Yeah that's what i said

first one was released in 09

They were. They had SSDs in 2007.
geek.com/review/review-samsung-64gb-ssd-570935/

That's just a year off then, and they were still an expensive enthusiast niche product for the first few years.

I had one for my laptop, and while the SSHD only had 4GB SSD storage, it helped immensely on boot time.
Today SSD is cheap enough that I wouldn't bother with it.

My T420 came with one. Didn't really seem faster than an HDD, to be honest.

It's the worst
of 2 worlds

People who bought laptops around 2014

>magnetic chad being replaced by fragile silicon
daily backups go to the magnetic chads, fucking always... no admin would trust fragile oxides.

That's only because tape drive is better $/GB.
SSDs are solid state devices, not mechanical, which allows them to live for way longer.

The two HDDs in my NAS are Seagate 2TB SSHD purchased around 2015 I think. Whether the 8GB FLASH is even used is anyone guess, they were originally in my desktop until I removed them after a motherboard failure.

>to live for way longe
source

>That's only because tape drive is better $/GB.
Yes but a HDD has advantages similar to tape while retaining ability of random data access.

>SSDs are solid state devices, not mechanical, which allows them to live for way longer.
That's literally not known at this point because SSD haven't been around for long enough to verify that (and early SSDs were rather failure-prone).

they came on laptops. good boost to boot time. price was like 10-20$ more than just HDD. overall, worth it.

Should I just get a 1tb ssd or 2tb hdd ?
2tb would be nice to have but I don't need storage that badly and the ssd is silent and faster for load times
How's m.2, is it worth it, over sata

the other guy is obviously right given that
>Once SSDs reach around the same GB/$ levels as HDDs, it will be over for the HDD
IF SSDs go cheaper per GB/$ then yes, it's over for HDDs. And the same is true for tape and everything else for that matter.

Now, that is a big IF. Looking at prices, there's cheap 120 GB and 240 GB SSDs. If you just want _some_ storage to use on a Pi or something it's now cheaper to buy a 120 GB SSD than say a 512 GB or 1 TB HDD. That wasn't the case a year ago.
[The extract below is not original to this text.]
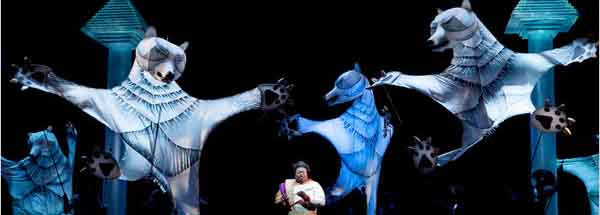 Puppetry in opera?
But I'm not exactly seeing a large amount of 8 TB SSDs or 1 TB SSDs anywhere near the price of a 1 TB HDD for that matter. We still have a LONG way to go until 1 TB SSD storage is cheaper than 1 TB HDD storage. But.. if that were to happen then HDDs are dead. The only advantage a HDD would have then would be the shelf-life, SSDs can't just sit there forever - specially if the temperature is high.

If the choice is 1 TB SSD vs 2 TB HDD total storage then you should absolutely buy the SSD. Then buy a 8 TB HDD for mass storage when you can afford it. But if you already have a 512 GB SSD and you're looking to expand your storage and you're on a budget then do get some HDD. Not sure why that's a choice, though, 1 TB SSD is about the same price as a 4 TB HDD?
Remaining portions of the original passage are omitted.